Items from a data source:
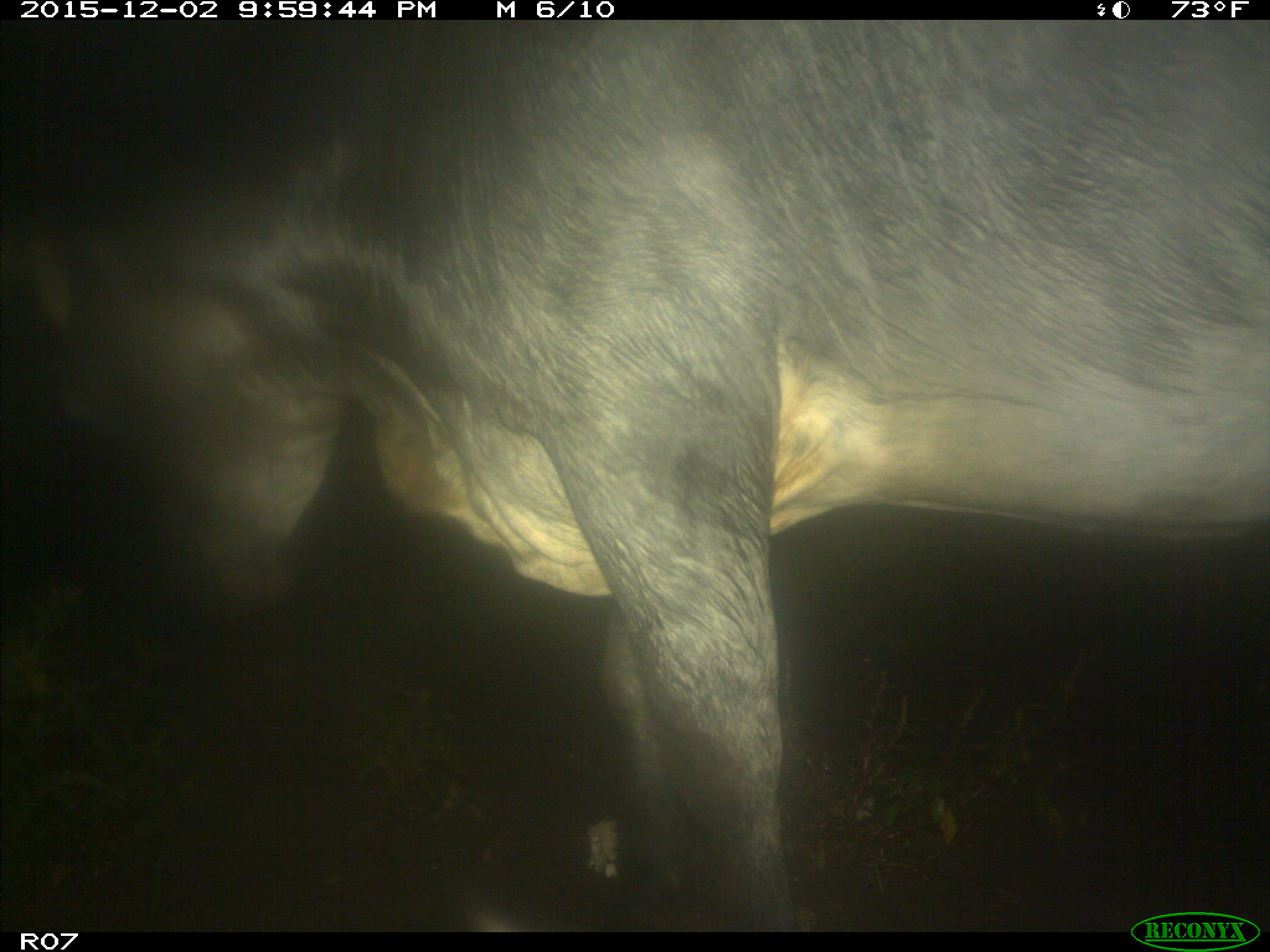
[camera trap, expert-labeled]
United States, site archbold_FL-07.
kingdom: Animalia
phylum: Chordata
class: Mammalia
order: Artiodactyla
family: Bovidae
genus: Bos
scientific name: Bos taurus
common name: domestic cow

INSTRUCTIONS FOR THE TASK>
With the pictures stripped out, return each record word for word.

FINISHED EXERCISE>
[camera trap, expert-labeled]
United States, site archbold_FL-07.
kingdom: Animalia
phylum: Chordata
class: Mammalia
order: Artiodactyla
family: Bovidae
genus: Bos
scientific name: Bos taurus
common name: domestic cow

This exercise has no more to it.